The portfolio’s IT holdings were a significant detractor during the quarter, hurt by trade restrictions placed on Chinese telecom equipment maker Huawei as well as a slowdown in cloud and storage demand. Broadcom, a major supplier of chips to Huawei and rival smartphone maker Apple, missed earnings forecasts and sharply reduced guidance due to the Huawei ban. Western Digital, meanwhile, suffered a power outage during the quarter that impacted production of NAND flash memory. While the outage will hamper near-term results, it should act to balance an oversupplied market and help stabilize pricing, a move that should help both Western and Seagate Technology. The Trump administration’s lifting of the ban on selling to Huawei in late June, meanwhile, has caused suppliers like Broadcom to rally. We continue to favor these companies, which have more of a focus on enterprise customers than the consumer-oriented FAANG stocks, and believe they possess valuable intellectual property similar to that enjoyed by our holdings in the biotechnology industry.
Our outlook remains favorable for undervalued growth companies with strong competitive positions and healthy free cash flow generation. We choose to own a select group of multicap companies with unique assets that have historically been monetized through operational execution or consolidation. In contrast, the leading positions in our benchmark trade in excess of $500 billion in market cap. While disappointed with our recent results relative to the benchmark, we have noted the historically attractive valuations we continue to see across the areas of the market we favor. We are confident that over the next three to five years, our emphasis on owning companies that are driving disruption, innovation and delivering durable growth will be amply rewarded.
The ClearBridge Aggressive Growth Strategy underperformed its Russell 3000 Growth Index benchmark in the second quarter. On an absolute basis, the Strategy had gains across five of the eight sectors in which it was invested (out of 11 sectors total). The primary contributors to performance were the communication services and industrials sectors.
Relative to the benchmark, overall stock selection and sector allocation detracted from performance. In particular, stock selection in the IT and health care sectors and overweight allocations to health care and energy hurt relative results the most. On the positive side, stock selection in the energy and industrials sectors aided performance.
On an individual stock basis, positions in Anadarko Petroleum, TE Connectivity, Allergan, Comcast and L3 Technologies were the greatest contributors to absolute returns during the quarter. The largest detractors included Ionis Pharmaceuticals, Core Laboratories, Encana, Agios Pharmaceuticals and World Wrestling Entertainment.

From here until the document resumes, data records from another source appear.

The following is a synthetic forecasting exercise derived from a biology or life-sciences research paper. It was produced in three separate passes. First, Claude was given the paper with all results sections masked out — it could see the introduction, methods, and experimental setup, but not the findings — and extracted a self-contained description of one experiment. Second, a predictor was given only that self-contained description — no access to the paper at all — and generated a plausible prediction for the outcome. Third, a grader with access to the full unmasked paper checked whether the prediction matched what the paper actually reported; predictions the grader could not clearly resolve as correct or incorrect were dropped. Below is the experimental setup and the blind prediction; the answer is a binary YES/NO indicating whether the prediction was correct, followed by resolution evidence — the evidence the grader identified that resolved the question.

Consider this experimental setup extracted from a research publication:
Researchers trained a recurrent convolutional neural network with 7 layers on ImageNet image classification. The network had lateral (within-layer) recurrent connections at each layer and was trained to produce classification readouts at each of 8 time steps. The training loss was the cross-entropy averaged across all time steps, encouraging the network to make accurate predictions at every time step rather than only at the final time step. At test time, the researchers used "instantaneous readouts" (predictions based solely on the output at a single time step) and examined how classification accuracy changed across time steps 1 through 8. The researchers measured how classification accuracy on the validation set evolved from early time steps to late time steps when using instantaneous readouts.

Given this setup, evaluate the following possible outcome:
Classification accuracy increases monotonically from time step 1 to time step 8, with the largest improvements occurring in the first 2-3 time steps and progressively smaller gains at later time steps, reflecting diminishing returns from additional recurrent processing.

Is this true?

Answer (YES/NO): NO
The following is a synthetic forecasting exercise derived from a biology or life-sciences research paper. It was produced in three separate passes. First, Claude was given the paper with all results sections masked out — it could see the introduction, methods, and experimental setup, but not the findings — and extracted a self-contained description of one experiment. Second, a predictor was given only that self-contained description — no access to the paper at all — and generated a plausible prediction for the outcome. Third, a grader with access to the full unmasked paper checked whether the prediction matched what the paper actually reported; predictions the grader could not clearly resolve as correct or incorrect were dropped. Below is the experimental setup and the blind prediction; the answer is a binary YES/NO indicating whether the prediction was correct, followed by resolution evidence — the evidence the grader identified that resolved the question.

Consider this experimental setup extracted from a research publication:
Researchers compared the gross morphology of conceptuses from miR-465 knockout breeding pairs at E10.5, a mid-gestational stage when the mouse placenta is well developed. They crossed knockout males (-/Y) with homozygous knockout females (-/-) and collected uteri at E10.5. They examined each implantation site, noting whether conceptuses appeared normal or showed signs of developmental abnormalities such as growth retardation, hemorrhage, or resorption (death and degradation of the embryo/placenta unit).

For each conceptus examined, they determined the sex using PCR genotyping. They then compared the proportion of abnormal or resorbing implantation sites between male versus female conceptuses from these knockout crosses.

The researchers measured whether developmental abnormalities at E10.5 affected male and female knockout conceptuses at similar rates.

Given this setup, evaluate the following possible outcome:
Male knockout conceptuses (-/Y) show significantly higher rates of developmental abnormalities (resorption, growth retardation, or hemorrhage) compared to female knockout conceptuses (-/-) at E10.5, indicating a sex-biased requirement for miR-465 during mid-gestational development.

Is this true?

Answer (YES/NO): NO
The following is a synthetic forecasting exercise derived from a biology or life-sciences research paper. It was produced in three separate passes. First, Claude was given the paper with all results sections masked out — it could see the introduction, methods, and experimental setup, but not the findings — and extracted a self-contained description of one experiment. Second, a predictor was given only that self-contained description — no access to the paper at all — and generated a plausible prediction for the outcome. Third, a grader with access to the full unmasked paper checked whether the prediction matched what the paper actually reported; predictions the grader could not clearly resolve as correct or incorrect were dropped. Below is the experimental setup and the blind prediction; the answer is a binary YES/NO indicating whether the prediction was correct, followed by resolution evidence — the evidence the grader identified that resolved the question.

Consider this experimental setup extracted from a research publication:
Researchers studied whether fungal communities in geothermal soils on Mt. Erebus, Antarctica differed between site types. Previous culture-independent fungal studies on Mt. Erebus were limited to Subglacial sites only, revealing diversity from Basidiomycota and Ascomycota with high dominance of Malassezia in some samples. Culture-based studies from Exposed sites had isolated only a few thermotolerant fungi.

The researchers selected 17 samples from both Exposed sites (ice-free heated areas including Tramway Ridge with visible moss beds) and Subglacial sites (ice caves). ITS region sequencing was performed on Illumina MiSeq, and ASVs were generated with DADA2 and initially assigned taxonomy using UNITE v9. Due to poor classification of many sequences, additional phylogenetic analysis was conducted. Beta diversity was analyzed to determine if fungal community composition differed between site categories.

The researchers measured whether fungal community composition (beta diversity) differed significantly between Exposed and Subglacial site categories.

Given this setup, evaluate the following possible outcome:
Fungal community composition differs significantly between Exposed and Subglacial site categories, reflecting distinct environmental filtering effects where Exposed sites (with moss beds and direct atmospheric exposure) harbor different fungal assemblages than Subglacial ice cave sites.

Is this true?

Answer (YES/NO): YES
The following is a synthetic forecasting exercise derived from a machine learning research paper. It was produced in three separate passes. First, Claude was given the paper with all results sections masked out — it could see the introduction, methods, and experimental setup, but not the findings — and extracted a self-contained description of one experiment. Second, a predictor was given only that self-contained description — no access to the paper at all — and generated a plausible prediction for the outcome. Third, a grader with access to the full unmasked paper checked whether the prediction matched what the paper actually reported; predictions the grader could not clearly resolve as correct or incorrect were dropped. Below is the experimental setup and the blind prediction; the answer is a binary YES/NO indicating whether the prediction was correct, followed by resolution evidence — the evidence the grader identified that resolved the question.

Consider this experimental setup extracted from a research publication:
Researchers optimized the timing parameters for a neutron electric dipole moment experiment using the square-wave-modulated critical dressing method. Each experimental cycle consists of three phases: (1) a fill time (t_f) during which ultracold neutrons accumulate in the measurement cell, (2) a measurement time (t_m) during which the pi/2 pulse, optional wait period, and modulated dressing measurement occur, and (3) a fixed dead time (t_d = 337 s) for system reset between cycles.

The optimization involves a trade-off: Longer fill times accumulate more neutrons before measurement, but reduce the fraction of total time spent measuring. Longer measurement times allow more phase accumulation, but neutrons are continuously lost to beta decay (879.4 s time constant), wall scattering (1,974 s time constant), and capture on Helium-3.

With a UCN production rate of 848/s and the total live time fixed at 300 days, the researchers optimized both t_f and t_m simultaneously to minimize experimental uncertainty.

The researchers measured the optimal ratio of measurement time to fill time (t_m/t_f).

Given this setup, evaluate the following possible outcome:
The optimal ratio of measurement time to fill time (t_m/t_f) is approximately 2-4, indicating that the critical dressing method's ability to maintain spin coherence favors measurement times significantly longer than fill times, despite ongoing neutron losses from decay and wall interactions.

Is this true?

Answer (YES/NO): NO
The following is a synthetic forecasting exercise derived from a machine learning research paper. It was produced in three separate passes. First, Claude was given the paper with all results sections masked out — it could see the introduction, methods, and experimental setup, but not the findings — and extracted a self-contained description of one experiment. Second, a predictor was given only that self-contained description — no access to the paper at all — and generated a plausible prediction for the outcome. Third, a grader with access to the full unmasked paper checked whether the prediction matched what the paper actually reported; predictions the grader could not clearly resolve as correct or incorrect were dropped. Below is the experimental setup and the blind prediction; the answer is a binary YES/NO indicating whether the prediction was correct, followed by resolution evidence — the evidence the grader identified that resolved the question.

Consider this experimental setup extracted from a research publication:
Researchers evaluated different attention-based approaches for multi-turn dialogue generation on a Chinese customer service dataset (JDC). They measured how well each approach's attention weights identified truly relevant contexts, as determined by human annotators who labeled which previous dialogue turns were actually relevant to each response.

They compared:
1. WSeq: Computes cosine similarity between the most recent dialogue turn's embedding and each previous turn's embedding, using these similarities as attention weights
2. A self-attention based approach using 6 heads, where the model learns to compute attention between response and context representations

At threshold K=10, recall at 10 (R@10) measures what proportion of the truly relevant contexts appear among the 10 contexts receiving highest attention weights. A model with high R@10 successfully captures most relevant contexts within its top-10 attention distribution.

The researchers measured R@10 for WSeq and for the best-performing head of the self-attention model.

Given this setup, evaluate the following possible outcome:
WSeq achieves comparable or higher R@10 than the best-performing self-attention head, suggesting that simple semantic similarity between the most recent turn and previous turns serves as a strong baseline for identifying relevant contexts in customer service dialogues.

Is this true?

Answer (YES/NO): YES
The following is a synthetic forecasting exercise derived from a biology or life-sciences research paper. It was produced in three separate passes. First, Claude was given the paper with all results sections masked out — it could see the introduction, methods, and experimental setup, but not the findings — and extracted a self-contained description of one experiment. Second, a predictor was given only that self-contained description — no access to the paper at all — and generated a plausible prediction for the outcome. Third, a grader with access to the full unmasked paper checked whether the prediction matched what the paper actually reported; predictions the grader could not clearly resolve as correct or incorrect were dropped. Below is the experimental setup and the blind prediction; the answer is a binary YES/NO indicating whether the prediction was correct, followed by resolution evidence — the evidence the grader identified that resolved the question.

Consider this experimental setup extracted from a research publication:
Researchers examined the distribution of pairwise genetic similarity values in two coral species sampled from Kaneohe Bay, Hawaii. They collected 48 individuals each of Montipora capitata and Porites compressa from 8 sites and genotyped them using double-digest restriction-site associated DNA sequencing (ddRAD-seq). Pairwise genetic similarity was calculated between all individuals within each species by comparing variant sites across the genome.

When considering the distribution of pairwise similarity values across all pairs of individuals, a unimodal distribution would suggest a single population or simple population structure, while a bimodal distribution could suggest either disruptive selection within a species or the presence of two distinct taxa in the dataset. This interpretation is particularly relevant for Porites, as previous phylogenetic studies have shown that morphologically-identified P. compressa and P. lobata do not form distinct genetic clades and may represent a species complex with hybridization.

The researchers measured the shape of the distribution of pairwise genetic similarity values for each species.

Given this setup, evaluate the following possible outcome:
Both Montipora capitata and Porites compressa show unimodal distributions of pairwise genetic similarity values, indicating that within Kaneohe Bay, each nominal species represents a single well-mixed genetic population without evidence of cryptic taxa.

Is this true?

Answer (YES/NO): NO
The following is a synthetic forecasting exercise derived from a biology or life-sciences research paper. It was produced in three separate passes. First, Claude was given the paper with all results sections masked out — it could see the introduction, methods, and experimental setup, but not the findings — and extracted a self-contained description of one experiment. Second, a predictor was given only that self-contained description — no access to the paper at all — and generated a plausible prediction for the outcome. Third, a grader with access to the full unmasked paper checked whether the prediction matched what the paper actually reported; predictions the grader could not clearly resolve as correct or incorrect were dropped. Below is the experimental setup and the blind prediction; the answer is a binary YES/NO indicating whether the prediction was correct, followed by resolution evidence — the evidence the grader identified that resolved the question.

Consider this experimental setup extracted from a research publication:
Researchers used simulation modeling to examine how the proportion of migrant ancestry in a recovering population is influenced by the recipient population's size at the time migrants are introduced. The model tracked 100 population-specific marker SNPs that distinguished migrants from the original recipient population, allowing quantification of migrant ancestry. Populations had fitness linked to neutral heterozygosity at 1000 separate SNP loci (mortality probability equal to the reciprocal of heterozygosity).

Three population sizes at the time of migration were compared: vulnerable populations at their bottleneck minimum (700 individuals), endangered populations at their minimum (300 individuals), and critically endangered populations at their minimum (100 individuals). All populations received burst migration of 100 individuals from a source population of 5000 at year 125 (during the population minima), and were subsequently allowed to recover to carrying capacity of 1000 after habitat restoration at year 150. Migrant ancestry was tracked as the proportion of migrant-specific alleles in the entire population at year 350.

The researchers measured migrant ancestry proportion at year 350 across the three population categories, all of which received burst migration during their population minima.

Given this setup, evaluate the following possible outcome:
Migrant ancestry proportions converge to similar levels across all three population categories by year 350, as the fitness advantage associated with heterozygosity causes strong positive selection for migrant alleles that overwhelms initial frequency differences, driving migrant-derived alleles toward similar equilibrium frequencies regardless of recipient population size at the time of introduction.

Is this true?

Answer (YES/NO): NO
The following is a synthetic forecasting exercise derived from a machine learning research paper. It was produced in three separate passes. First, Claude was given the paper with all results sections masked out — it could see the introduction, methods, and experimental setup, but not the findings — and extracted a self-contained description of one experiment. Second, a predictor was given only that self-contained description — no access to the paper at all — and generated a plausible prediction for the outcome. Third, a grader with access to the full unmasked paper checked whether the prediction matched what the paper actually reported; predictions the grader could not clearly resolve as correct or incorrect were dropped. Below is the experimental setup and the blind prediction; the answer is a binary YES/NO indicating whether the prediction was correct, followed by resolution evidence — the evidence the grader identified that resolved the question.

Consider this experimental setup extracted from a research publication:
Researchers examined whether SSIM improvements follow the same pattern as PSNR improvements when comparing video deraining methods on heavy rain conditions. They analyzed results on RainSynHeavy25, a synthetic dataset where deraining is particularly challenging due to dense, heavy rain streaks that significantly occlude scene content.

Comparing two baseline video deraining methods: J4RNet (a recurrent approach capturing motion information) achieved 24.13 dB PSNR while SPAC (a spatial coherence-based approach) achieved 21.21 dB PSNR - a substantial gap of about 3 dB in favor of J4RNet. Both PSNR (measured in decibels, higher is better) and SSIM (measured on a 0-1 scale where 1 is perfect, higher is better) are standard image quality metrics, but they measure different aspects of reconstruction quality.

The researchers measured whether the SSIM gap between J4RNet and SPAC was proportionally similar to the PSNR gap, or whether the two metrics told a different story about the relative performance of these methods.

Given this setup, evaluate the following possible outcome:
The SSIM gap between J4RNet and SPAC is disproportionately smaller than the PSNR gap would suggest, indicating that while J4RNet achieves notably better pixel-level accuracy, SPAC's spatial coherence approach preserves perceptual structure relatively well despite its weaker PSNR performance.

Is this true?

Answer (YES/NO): NO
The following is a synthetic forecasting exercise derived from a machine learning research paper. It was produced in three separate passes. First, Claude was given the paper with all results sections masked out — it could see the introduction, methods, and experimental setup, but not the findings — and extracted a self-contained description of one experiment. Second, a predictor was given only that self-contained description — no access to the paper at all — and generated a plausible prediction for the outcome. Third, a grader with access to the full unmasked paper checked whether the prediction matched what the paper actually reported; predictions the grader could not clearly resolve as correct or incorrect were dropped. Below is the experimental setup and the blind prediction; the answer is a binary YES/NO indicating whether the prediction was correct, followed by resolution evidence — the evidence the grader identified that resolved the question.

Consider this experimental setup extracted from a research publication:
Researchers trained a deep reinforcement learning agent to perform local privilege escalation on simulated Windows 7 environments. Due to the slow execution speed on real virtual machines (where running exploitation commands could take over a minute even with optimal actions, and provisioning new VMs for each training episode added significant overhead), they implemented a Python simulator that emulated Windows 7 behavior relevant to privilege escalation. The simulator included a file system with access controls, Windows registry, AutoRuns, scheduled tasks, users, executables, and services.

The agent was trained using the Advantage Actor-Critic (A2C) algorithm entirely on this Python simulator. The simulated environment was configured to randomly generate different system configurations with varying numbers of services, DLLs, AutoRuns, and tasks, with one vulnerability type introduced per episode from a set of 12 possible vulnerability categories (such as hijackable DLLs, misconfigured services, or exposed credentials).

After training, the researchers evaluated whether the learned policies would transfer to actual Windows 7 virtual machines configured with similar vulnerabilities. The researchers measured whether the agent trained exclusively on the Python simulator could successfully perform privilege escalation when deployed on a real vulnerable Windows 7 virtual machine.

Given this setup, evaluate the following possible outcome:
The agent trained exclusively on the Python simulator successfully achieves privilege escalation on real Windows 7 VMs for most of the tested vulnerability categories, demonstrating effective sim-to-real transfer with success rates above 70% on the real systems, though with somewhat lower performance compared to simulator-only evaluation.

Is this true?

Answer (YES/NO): NO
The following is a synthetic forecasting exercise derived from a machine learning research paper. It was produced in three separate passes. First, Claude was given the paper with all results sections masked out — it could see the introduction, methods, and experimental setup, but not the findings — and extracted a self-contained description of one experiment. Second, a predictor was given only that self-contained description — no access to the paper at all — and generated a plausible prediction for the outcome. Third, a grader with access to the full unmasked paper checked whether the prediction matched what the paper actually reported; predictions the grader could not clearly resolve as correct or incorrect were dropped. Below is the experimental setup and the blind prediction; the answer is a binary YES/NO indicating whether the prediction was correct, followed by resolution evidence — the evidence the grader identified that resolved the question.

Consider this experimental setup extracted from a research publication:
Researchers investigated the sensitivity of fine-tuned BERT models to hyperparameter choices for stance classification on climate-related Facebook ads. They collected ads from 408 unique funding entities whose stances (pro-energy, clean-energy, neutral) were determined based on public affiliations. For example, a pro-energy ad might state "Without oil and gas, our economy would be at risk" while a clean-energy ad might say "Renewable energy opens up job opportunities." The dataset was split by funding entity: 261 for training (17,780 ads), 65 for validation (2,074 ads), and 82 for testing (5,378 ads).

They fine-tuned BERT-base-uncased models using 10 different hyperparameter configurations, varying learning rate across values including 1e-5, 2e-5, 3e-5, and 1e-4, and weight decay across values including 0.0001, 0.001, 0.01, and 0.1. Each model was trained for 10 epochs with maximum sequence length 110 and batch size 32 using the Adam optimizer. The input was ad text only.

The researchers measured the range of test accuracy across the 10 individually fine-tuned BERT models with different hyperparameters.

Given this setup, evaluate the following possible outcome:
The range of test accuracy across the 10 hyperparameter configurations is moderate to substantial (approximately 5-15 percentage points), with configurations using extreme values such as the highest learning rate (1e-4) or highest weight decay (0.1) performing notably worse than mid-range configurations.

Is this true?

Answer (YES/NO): NO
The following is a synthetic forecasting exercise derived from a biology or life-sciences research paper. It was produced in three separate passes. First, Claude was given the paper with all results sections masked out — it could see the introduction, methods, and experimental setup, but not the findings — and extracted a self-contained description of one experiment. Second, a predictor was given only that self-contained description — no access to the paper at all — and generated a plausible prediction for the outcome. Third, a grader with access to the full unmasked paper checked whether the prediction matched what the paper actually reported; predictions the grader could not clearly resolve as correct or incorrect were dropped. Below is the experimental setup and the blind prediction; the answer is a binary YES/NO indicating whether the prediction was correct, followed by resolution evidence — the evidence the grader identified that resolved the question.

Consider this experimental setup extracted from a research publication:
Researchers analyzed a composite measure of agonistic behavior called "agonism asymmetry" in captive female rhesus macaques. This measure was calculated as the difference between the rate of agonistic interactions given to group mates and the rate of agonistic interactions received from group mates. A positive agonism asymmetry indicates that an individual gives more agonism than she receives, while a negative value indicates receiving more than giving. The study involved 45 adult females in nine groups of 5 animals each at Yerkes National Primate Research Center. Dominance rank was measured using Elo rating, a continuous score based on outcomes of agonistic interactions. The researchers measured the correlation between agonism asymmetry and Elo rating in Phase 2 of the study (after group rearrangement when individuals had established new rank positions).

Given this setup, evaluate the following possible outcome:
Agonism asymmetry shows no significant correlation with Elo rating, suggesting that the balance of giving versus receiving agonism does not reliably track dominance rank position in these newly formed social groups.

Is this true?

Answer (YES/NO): NO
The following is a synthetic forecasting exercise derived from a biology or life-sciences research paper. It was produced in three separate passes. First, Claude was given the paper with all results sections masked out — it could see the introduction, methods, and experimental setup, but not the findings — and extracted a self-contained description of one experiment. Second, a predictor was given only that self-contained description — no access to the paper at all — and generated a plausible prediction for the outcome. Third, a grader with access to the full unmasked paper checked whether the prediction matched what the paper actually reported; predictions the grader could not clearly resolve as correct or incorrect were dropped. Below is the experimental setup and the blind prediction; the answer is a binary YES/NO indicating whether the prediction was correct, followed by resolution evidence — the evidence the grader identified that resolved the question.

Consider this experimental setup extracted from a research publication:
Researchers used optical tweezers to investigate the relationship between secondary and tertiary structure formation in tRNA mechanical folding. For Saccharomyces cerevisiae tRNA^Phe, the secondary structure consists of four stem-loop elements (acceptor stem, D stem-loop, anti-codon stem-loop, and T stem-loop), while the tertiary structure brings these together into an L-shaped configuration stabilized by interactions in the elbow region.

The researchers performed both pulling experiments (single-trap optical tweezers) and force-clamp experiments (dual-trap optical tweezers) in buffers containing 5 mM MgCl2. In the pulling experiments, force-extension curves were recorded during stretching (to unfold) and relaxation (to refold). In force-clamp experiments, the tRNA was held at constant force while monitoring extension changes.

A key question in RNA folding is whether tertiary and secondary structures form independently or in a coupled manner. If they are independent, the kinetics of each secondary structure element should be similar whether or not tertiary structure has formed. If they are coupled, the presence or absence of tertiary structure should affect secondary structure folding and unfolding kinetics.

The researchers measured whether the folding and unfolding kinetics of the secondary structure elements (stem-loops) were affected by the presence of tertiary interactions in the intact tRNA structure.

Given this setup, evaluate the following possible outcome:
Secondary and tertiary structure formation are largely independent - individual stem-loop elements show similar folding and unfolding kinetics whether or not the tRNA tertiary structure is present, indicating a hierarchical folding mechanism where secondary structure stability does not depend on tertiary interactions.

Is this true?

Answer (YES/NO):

During the quarter, we closed a position in Weatherford International in the energy sector after the company announced a restructuring of its business due to liquidity and financing constraints. New management led by CEO Mark McCollum had been pursuing a turnaround plan, selling non-core business units and other assets while working to reduce debt. Since the stock had traded down substantially, we believed this to be a high risk/reward situation. We stated previously that the probabilities of success through both improved operational execution and other restructuring options were not being properly discounted, but we underestimated the length and depth of the down cycle in the oil services business.